Even a bad headline must be a good lure. For several years, I worked at a weekly newspaper in a city that had two such publications. The rival papers were displayed in brightly colored boxes that often stood side by side. Each had its loyal readers and, I assume, each tried to win over a few from its competitor.

So, every week, our staff considered what combination of headlines and art might boost our readership. We used big photos, bigger fonts, fewer words, innumerable puns. We played to our readers’ expectations, provoked them, and tried to confound them. On more than one occasion, my editor took a galley proof off the printer, left the office, found a distribution box, and replaced the current week’s issue with the next week’s rough draft. From a distance of 15 feet, she’d ask us to decide whether the cover tempted us to pick up the paper.

Online news sites have their own version of this test. In April, Gawker Media owner Nick Denton sent his employees a letter about headline length. He spotlighted a story on Deadspin.com about Notre Dame football star Manti Te’o, whose girlfriend had reportedly died during Te’o’s superlative senior year.

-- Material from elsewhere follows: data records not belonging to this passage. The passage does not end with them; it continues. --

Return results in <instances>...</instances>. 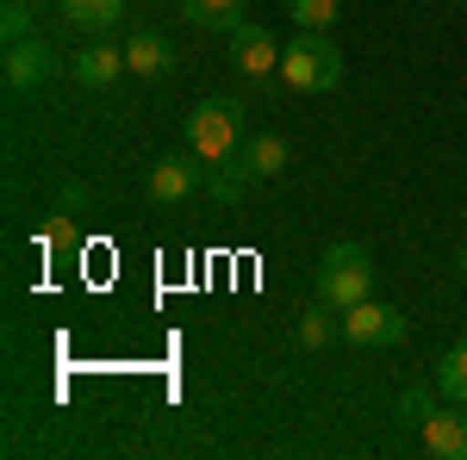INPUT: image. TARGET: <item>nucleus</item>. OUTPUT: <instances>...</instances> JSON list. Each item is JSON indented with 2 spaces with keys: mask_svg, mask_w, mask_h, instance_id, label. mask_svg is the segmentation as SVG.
Masks as SVG:
<instances>
[{
  "mask_svg": "<svg viewBox=\"0 0 467 460\" xmlns=\"http://www.w3.org/2000/svg\"><path fill=\"white\" fill-rule=\"evenodd\" d=\"M250 169H244V156H231V162H218V175H213V199L218 206H231V199H244L250 193Z\"/></svg>",
  "mask_w": 467,
  "mask_h": 460,
  "instance_id": "16",
  "label": "nucleus"
},
{
  "mask_svg": "<svg viewBox=\"0 0 467 460\" xmlns=\"http://www.w3.org/2000/svg\"><path fill=\"white\" fill-rule=\"evenodd\" d=\"M337 330H343V312H337L330 299H318V305H312V312L299 318V349H324V342H330Z\"/></svg>",
  "mask_w": 467,
  "mask_h": 460,
  "instance_id": "14",
  "label": "nucleus"
},
{
  "mask_svg": "<svg viewBox=\"0 0 467 460\" xmlns=\"http://www.w3.org/2000/svg\"><path fill=\"white\" fill-rule=\"evenodd\" d=\"M244 107H231V100H200V107L187 112V156L193 162H206V169H218V162H231L237 149H244Z\"/></svg>",
  "mask_w": 467,
  "mask_h": 460,
  "instance_id": "1",
  "label": "nucleus"
},
{
  "mask_svg": "<svg viewBox=\"0 0 467 460\" xmlns=\"http://www.w3.org/2000/svg\"><path fill=\"white\" fill-rule=\"evenodd\" d=\"M231 69H244V75H275L281 69V44H275V32L268 26H255V19H244L237 32H231Z\"/></svg>",
  "mask_w": 467,
  "mask_h": 460,
  "instance_id": "5",
  "label": "nucleus"
},
{
  "mask_svg": "<svg viewBox=\"0 0 467 460\" xmlns=\"http://www.w3.org/2000/svg\"><path fill=\"white\" fill-rule=\"evenodd\" d=\"M125 69H131V63H125V50L107 44V37H94V44L75 56V81H81V87H112Z\"/></svg>",
  "mask_w": 467,
  "mask_h": 460,
  "instance_id": "8",
  "label": "nucleus"
},
{
  "mask_svg": "<svg viewBox=\"0 0 467 460\" xmlns=\"http://www.w3.org/2000/svg\"><path fill=\"white\" fill-rule=\"evenodd\" d=\"M399 411H405V417H431L436 404L424 398V392H405V398H399Z\"/></svg>",
  "mask_w": 467,
  "mask_h": 460,
  "instance_id": "19",
  "label": "nucleus"
},
{
  "mask_svg": "<svg viewBox=\"0 0 467 460\" xmlns=\"http://www.w3.org/2000/svg\"><path fill=\"white\" fill-rule=\"evenodd\" d=\"M57 75V50L44 37H26V44H6V87L26 94V87H44Z\"/></svg>",
  "mask_w": 467,
  "mask_h": 460,
  "instance_id": "6",
  "label": "nucleus"
},
{
  "mask_svg": "<svg viewBox=\"0 0 467 460\" xmlns=\"http://www.w3.org/2000/svg\"><path fill=\"white\" fill-rule=\"evenodd\" d=\"M144 193L156 206H181L187 193H200V169H193L187 156H156L150 175H144Z\"/></svg>",
  "mask_w": 467,
  "mask_h": 460,
  "instance_id": "7",
  "label": "nucleus"
},
{
  "mask_svg": "<svg viewBox=\"0 0 467 460\" xmlns=\"http://www.w3.org/2000/svg\"><path fill=\"white\" fill-rule=\"evenodd\" d=\"M436 392H442L449 404H467V342L436 361Z\"/></svg>",
  "mask_w": 467,
  "mask_h": 460,
  "instance_id": "15",
  "label": "nucleus"
},
{
  "mask_svg": "<svg viewBox=\"0 0 467 460\" xmlns=\"http://www.w3.org/2000/svg\"><path fill=\"white\" fill-rule=\"evenodd\" d=\"M57 6H63V19H75L81 32H94V37H107L125 19V0H57Z\"/></svg>",
  "mask_w": 467,
  "mask_h": 460,
  "instance_id": "13",
  "label": "nucleus"
},
{
  "mask_svg": "<svg viewBox=\"0 0 467 460\" xmlns=\"http://www.w3.org/2000/svg\"><path fill=\"white\" fill-rule=\"evenodd\" d=\"M237 156H244V169H250L255 180H268V175L287 169V138H275V131H250Z\"/></svg>",
  "mask_w": 467,
  "mask_h": 460,
  "instance_id": "12",
  "label": "nucleus"
},
{
  "mask_svg": "<svg viewBox=\"0 0 467 460\" xmlns=\"http://www.w3.org/2000/svg\"><path fill=\"white\" fill-rule=\"evenodd\" d=\"M125 63L144 75V81H156V75H169V69H175V44H169L162 32H138L131 44H125Z\"/></svg>",
  "mask_w": 467,
  "mask_h": 460,
  "instance_id": "11",
  "label": "nucleus"
},
{
  "mask_svg": "<svg viewBox=\"0 0 467 460\" xmlns=\"http://www.w3.org/2000/svg\"><path fill=\"white\" fill-rule=\"evenodd\" d=\"M424 448H431L436 460H467V417L431 411V417H424Z\"/></svg>",
  "mask_w": 467,
  "mask_h": 460,
  "instance_id": "9",
  "label": "nucleus"
},
{
  "mask_svg": "<svg viewBox=\"0 0 467 460\" xmlns=\"http://www.w3.org/2000/svg\"><path fill=\"white\" fill-rule=\"evenodd\" d=\"M343 336H349L356 349H399V342L411 336V323H405V312H393V305L361 299V305L343 312Z\"/></svg>",
  "mask_w": 467,
  "mask_h": 460,
  "instance_id": "4",
  "label": "nucleus"
},
{
  "mask_svg": "<svg viewBox=\"0 0 467 460\" xmlns=\"http://www.w3.org/2000/svg\"><path fill=\"white\" fill-rule=\"evenodd\" d=\"M181 19H193L200 32H237L250 19V0H181Z\"/></svg>",
  "mask_w": 467,
  "mask_h": 460,
  "instance_id": "10",
  "label": "nucleus"
},
{
  "mask_svg": "<svg viewBox=\"0 0 467 460\" xmlns=\"http://www.w3.org/2000/svg\"><path fill=\"white\" fill-rule=\"evenodd\" d=\"M455 261H462V274H467V249H462V255H455Z\"/></svg>",
  "mask_w": 467,
  "mask_h": 460,
  "instance_id": "20",
  "label": "nucleus"
},
{
  "mask_svg": "<svg viewBox=\"0 0 467 460\" xmlns=\"http://www.w3.org/2000/svg\"><path fill=\"white\" fill-rule=\"evenodd\" d=\"M281 75H287L293 94H330L343 81V56H337V44L324 32H299L281 50Z\"/></svg>",
  "mask_w": 467,
  "mask_h": 460,
  "instance_id": "2",
  "label": "nucleus"
},
{
  "mask_svg": "<svg viewBox=\"0 0 467 460\" xmlns=\"http://www.w3.org/2000/svg\"><path fill=\"white\" fill-rule=\"evenodd\" d=\"M374 292V261L361 243H330L318 261V299H330L337 312H349Z\"/></svg>",
  "mask_w": 467,
  "mask_h": 460,
  "instance_id": "3",
  "label": "nucleus"
},
{
  "mask_svg": "<svg viewBox=\"0 0 467 460\" xmlns=\"http://www.w3.org/2000/svg\"><path fill=\"white\" fill-rule=\"evenodd\" d=\"M0 32H6V44H26V37H32V6H26V0H6Z\"/></svg>",
  "mask_w": 467,
  "mask_h": 460,
  "instance_id": "18",
  "label": "nucleus"
},
{
  "mask_svg": "<svg viewBox=\"0 0 467 460\" xmlns=\"http://www.w3.org/2000/svg\"><path fill=\"white\" fill-rule=\"evenodd\" d=\"M287 13H293L299 32H330L343 6H337V0H287Z\"/></svg>",
  "mask_w": 467,
  "mask_h": 460,
  "instance_id": "17",
  "label": "nucleus"
}]
</instances>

The story’s headline, “Manti Te’o’s Dead Girlfriend, the Most Heartbreaking and Inspirational Story of the College Football Season, Is a Hoax”—is 118 characters long.

For many news sites, that length isn’t ideal. Google search results for the Deadspin story returned only the first 70 characters, and omitted important words that came after the limit, like “hoax.” Denton told employees that their “wordy headlines are a growing disadvantage,” and should be kept below 70 characters to take advantage of search algorithms. Gawker published a story about his announcement under the headline “Boss Writes Memo.” It’s a bad headline for the sake of a good joke, but how many readers reached the punchline? At the Nieman Journalism Lab, Justin Ellis skipped the laughs and offered a few alternatives that met Gawker’s character limit the right way—“Denton: Shorter headlines,” for instance.

Headlines shouldn’t just build readership. The best headlines forge a contract with readers that journalists must honor with the stories that follow them. A headline that tricks you into reading a story has done its job once. But a headline that gives you good context for understanding a story, and earnestly following it, has done its job well.

So, if you’re a reader, let headlines pique your curiosity, but be sure journalists deliver further down the page. This advice is an oversimplification, of course. Then again, so is a headline.